→ **EXERCISE INPUTS**:
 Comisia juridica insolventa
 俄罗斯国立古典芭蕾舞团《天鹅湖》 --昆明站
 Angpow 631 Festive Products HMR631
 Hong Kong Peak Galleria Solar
* * *
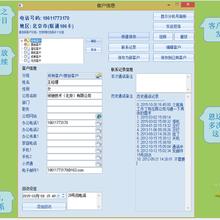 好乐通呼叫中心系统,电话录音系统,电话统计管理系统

→ **HOW TO COMPLETE THIS TASK**: Of the lines above, output exactly those from the line bearing "俄罗斯国立古典芭蕾舞团《天鹅湖》 --昆明站" through the line bearing "Hong Kong Peak Galleria Solar", inclusive.

→ **SOLUTION FOR THIS EXERCISE**:
 俄罗斯国立古典芭蕾舞团《天鹅湖》 --昆明站
 Angpow 631 Festive Products HMR631
 Hong Kong Peak Galleria Solar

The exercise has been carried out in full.